> **RECORD EXTRACTS**:
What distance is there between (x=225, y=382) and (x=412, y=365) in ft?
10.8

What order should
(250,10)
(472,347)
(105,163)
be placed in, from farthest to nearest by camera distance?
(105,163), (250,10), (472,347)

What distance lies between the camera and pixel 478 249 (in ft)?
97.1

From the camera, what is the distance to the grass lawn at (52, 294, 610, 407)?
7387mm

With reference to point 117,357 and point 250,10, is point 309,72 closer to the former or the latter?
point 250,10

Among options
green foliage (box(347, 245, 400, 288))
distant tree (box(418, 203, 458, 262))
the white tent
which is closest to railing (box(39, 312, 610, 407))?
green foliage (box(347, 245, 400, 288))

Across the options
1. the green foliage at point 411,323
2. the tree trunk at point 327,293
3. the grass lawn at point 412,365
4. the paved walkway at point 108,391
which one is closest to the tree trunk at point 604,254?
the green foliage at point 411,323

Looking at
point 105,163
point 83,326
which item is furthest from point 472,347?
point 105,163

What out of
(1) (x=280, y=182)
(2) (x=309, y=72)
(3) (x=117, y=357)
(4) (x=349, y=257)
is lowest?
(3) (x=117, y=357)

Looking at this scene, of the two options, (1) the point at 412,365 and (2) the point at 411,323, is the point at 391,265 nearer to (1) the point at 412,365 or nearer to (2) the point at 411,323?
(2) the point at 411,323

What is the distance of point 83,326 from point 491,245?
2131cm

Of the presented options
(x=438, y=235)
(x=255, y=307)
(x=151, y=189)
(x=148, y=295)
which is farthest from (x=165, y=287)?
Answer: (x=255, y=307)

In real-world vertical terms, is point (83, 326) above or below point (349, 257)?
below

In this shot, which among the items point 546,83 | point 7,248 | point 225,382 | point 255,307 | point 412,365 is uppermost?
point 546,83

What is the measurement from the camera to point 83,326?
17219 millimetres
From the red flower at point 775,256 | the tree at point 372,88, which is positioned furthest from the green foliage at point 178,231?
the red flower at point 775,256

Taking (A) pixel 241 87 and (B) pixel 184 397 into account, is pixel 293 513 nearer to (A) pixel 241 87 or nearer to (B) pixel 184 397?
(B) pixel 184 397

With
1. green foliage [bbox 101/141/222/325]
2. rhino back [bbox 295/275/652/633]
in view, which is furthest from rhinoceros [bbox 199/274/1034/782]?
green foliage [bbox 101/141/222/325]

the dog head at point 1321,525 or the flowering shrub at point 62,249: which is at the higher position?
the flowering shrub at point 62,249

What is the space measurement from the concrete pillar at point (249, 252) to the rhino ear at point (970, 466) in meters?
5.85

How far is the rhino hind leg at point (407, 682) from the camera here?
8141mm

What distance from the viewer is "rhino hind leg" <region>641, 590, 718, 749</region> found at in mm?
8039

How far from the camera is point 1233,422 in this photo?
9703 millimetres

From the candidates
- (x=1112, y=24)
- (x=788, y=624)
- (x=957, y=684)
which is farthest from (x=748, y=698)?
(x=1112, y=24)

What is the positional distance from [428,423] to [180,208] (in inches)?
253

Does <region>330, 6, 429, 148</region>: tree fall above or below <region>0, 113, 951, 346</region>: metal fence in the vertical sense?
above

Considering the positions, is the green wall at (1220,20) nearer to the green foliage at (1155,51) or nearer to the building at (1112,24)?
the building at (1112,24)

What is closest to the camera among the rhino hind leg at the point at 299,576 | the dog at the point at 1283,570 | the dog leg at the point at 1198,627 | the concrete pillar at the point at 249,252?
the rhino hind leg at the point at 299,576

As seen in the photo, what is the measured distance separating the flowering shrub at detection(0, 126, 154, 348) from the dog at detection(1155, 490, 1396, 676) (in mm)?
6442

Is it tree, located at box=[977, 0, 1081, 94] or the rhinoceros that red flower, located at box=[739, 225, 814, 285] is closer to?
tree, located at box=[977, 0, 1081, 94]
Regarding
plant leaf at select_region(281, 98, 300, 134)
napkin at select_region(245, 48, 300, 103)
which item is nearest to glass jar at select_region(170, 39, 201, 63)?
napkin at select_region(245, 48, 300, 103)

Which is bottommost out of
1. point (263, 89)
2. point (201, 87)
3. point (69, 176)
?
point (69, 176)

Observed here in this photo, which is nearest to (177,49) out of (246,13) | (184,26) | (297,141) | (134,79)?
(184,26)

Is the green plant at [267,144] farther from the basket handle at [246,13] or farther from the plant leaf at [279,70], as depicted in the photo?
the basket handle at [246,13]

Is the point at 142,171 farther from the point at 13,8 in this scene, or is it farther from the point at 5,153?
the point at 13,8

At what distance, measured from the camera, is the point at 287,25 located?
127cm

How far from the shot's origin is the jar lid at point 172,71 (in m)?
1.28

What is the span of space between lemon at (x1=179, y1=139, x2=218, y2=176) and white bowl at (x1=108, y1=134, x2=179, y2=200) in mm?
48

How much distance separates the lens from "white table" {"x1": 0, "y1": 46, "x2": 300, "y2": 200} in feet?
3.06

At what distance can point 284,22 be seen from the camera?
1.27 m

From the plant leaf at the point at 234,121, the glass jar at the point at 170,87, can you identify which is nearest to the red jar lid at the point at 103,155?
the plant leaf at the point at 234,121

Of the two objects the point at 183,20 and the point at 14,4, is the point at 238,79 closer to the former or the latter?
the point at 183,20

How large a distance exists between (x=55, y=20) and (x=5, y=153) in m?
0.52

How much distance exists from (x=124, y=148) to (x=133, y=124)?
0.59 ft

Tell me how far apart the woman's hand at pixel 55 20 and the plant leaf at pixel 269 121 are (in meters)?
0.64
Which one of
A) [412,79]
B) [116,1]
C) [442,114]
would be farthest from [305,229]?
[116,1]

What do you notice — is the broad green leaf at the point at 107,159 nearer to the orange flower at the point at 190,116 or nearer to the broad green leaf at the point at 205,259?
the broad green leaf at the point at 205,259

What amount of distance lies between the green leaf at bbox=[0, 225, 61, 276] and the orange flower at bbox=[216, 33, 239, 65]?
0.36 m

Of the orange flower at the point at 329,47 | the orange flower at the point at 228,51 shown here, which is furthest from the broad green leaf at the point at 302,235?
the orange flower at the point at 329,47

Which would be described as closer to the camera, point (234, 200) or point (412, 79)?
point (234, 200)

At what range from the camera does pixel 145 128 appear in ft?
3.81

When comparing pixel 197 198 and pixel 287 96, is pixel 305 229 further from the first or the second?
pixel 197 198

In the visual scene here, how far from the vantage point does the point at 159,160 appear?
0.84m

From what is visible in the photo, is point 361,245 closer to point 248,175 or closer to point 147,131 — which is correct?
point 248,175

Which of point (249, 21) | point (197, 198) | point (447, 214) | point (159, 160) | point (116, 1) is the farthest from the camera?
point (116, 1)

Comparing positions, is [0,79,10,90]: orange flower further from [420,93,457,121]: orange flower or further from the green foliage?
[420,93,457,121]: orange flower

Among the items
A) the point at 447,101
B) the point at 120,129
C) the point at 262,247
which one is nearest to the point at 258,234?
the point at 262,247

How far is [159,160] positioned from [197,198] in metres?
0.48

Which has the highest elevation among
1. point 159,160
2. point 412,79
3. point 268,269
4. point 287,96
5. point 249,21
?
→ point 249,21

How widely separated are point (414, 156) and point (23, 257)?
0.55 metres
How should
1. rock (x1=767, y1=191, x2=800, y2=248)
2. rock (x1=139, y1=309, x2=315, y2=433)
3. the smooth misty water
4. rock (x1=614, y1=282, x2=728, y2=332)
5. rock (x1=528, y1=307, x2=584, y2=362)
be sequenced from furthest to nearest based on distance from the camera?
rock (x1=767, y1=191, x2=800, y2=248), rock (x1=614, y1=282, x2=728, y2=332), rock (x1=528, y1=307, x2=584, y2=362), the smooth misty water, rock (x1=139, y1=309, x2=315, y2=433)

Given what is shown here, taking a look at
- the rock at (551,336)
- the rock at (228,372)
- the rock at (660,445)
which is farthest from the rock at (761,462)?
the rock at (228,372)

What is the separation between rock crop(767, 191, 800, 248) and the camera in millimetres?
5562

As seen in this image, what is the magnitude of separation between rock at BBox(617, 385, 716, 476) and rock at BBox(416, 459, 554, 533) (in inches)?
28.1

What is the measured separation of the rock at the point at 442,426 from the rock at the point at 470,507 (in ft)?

> **WORK REQUIRED**:
Copy out the records starting with the line that contains "Of the orange" and going on through the line that contains "rock (x1=767, y1=191, x2=800, y2=248), rock". Swap "closer" for "nearer" and change nothing else.

> **SOLUTION FOR THIS PROBLEM**:
Of the orange flower at the point at 329,47 | the orange flower at the point at 228,51 shown here, which is furthest from the broad green leaf at the point at 302,235?
the orange flower at the point at 329,47

Which would be described as nearer to the camera, point (234, 200) or point (412, 79)?
point (234, 200)

At what range from the camera does pixel 145 128 appear in ft?
3.81

When comparing pixel 197 198 and pixel 287 96, is pixel 305 229 further from the first or the second?
pixel 197 198

In the visual scene here, how far from the vantage point does the point at 159,160 appear?
0.84m

From what is visible in the photo, is point 361,245 nearer to point 248,175 or nearer to point 147,131 — which is correct?
point 248,175

Which of point (249, 21) | point (197, 198) | point (447, 214) | point (159, 160) | point (116, 1) is the farthest from the camera?
point (116, 1)

Comparing positions, is [0,79,10,90]: orange flower further from [420,93,457,121]: orange flower or further from the green foliage?
[420,93,457,121]: orange flower

Among the items
A) the point at 447,101
B) the point at 120,129
C) the point at 262,247
which one is nearest to the point at 258,234?
the point at 262,247

How far is [159,160] positioned from [197,198] in metres?
0.48

Which has the highest elevation among
1. point 159,160
2. point 412,79
3. point 268,269
4. point 287,96
5. point 249,21
?
→ point 249,21

How widely separated are point (414, 156) and point (23, 257)?
0.55 metres
How should
1. rock (x1=767, y1=191, x2=800, y2=248)
2. rock (x1=139, y1=309, x2=315, y2=433)
3. the smooth misty water
4. rock (x1=614, y1=282, x2=728, y2=332)
5. rock (x1=528, y1=307, x2=584, y2=362)
be sequenced from furthest to nearest based on distance from the camera?
rock (x1=767, y1=191, x2=800, y2=248), rock (x1=614, y1=282, x2=728, y2=332), rock (x1=528, y1=307, x2=584, y2=362), the smooth misty water, rock (x1=139, y1=309, x2=315, y2=433)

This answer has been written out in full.